Он говорил сдержанным тоном человека, который тщательно подбирает слова и мысленно проговаривает их, прежде чем произнести вслух.
– Да что стряслось? Неужто Рэнделл велел тебе держать рот на замке?
– По‑моему, – ответил Карр, – этим делом должны заниматься люди, располагающие всеми необходимыми для его расследования средствами. Я такими средствами не располагаю. Уверен, что и другие врачи в таком же положении.
Я прекрасно понимал, куда он клонит. Арт Ли в свое время посмеивался над присущим всем врачам стремлением ни в коем случае не попасть в щекотливое положение и их привычкой прятаться в словесном тумане. Арт называл это «финт Пилата».
– Ну что ж, – проговорил я, – если ты действительно так считаешь, то и ладно.

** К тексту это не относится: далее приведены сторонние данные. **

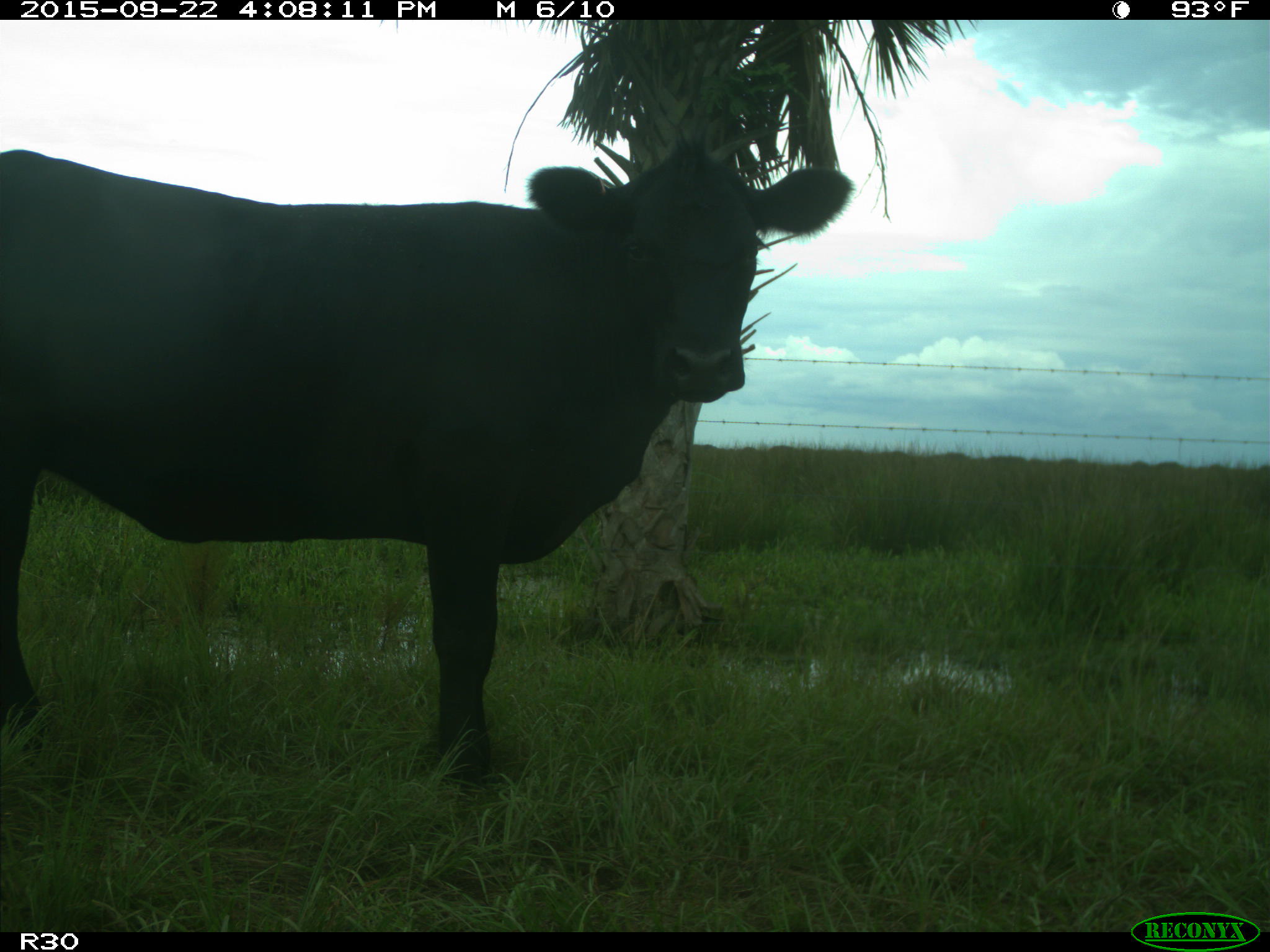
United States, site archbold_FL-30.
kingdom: Animalia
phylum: Chordata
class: Mammalia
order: Artiodactyla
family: Bovidae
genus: Bos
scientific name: Bos taurus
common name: domestic cow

Повесив трубку, я подумал, что, в общем‑то, ничего неожиданного не произошло. Льюис Карр был пай‑мальчиком и никогда не нарушал правил игры. А значит, не нарушит и впредь.
10
Путь от дома Уайтинга к медицинской школе пролегал мимо Линкольновской больницы. Проезжая, я увидел возле будки для вызова такси Фрэнка Конвея; он стоял, нахохлившись, засунув руки глубоко в карманы пальто и вперив взор в мостовую, в позе человека, которого одолевают тоска и застарелая одуряющая усталость. Я подкатил к тротуару.
– Хотите, подвезу?
– Мне надо в детскую больницу, – ответил Конвей, немного удивившись моей предупредительности: мы с ним никогда не были близкими друзьями.
Врач он прекрасный, но человек – не приведи господь. От него уже сбежали две жены, причем вторая – через полгода после свадьбы.
– Это мне по пути, – сообщил я ему.
Разумеется, детская больница была вовсе не по пути, но я в любом случае отвез бы его туда, потому что мне хотелось поговорить с Конвеем. Он влез в машину, и мы влились в уличный поток.
– Зачем вам в детскую? – спросил я.
– На конференцию. Их там проводят каждую неделю. А вам?
– Хочу пообедать с приятелем.
Конвей кивнул и откинулся на спинку. Он был еще совсем молод – тридцать пять лет. Стажировался Конвей под началом лучших кардиохирургов страны, а теперь превзошел своих учителей. Во всяком случае, так о нем говорили. Не знаю, правда ли это. Конвей принадлежал к той горстке врачей, которые прославились так быстро, что стали немного смахивать на политиканов и кинозвезд. Поклонники слепо почитают их, враги столь же слепо ненавидят. Внешне Конвей был очень видным мужчиной – крепким, мощным, с чуть тронутыми сединой волосами и глубокими проницательными голубыми глазами.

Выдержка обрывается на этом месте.